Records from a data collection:
_ _ _ _ _ _ _

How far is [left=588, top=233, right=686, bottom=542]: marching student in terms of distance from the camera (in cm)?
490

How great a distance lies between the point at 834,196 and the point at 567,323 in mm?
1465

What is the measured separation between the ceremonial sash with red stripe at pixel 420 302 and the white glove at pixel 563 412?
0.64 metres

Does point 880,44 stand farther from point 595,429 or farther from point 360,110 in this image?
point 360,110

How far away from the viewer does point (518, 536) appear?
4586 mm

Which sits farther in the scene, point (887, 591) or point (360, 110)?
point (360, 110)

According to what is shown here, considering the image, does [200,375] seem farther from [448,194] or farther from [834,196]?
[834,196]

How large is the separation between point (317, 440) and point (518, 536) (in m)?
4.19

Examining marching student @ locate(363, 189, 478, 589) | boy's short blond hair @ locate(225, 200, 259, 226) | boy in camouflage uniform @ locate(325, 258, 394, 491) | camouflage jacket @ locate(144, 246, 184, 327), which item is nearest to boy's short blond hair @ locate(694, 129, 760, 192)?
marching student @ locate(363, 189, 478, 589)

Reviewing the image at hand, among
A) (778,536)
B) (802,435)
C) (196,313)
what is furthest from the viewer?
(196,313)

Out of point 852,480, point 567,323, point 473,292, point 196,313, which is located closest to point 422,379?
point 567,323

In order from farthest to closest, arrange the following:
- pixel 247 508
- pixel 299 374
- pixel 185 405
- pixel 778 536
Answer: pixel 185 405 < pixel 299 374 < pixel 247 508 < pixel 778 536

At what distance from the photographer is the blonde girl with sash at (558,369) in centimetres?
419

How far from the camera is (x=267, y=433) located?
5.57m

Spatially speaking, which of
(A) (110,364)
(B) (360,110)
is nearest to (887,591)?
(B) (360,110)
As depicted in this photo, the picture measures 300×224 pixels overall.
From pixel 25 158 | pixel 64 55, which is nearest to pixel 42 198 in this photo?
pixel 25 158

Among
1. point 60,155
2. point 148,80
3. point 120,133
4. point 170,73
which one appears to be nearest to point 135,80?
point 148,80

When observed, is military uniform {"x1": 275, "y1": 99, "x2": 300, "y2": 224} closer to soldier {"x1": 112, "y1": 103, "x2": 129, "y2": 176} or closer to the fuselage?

_ _ _ _ _ _ _

_To do_:
Rename "camouflage" to "camo" wherever it occurs in the material above, and leave every other part of the material unchanged.

_Exercise output_:
How far is [left=588, top=233, right=686, bottom=542]: marching student in terms of distance from the camera (in cm)?
490

How great a distance lies between the point at 834,196 and the point at 567,323 in mm?
1465

What is the measured separation between the ceremonial sash with red stripe at pixel 420 302 and the white glove at pixel 563 412?
0.64 metres

Does point 880,44 stand farther from point 595,429 or farther from point 360,110 in this image?
point 360,110

How far away from the viewer does point (518, 536) appear?
4586 mm

Which sits farther in the scene, point (887, 591) or point (360, 110)?
point (360, 110)

According to what is shown here, considering the image, does [200,375] seem farther from [448,194] or farther from [834,196]?
[834,196]

How large is the separation between point (317, 440) and point (518, 536) (in m)?
4.19

Examining marching student @ locate(363, 189, 478, 589) | boy's short blond hair @ locate(225, 200, 259, 226) | boy in camo uniform @ locate(325, 258, 394, 491) | camo jacket @ locate(144, 246, 184, 327), which item is nearest to boy's short blond hair @ locate(694, 129, 760, 192)?
marching student @ locate(363, 189, 478, 589)

Reviewing the image at hand, among
A) (778,536)
B) (802,435)
C) (196,313)
what is furthest from the viewer?
(196,313)

Out of point 852,480, point 567,323, point 473,292, point 196,313, which is located closest to point 422,379?
point 567,323

In order from farthest to closest, arrange the following:
- pixel 247 508
- pixel 299 374
- pixel 185 405
- pixel 778 536
Answer: pixel 185 405 < pixel 299 374 < pixel 247 508 < pixel 778 536

At what distance from the photographer is the blonde girl with sash at (558,369) in centimetres?
419

How far from the camera is (x=267, y=433) located?
5.57m

Spatially speaking, which of
(A) (110,364)
(B) (360,110)
is nearest to (887,591)?
(B) (360,110)
As depicted in this photo, the picture measures 300×224 pixels overall.
From pixel 25 158 | pixel 64 55, which is nearest to pixel 42 198 in this photo?
pixel 25 158

Among
1. point 60,155
2. point 148,80
3. point 120,133
4. point 170,73
which one appears to be nearest to point 135,80?
point 148,80

When observed, is military uniform {"x1": 275, "y1": 99, "x2": 300, "y2": 224} closer to soldier {"x1": 112, "y1": 103, "x2": 129, "y2": 176} or closer to the fuselage?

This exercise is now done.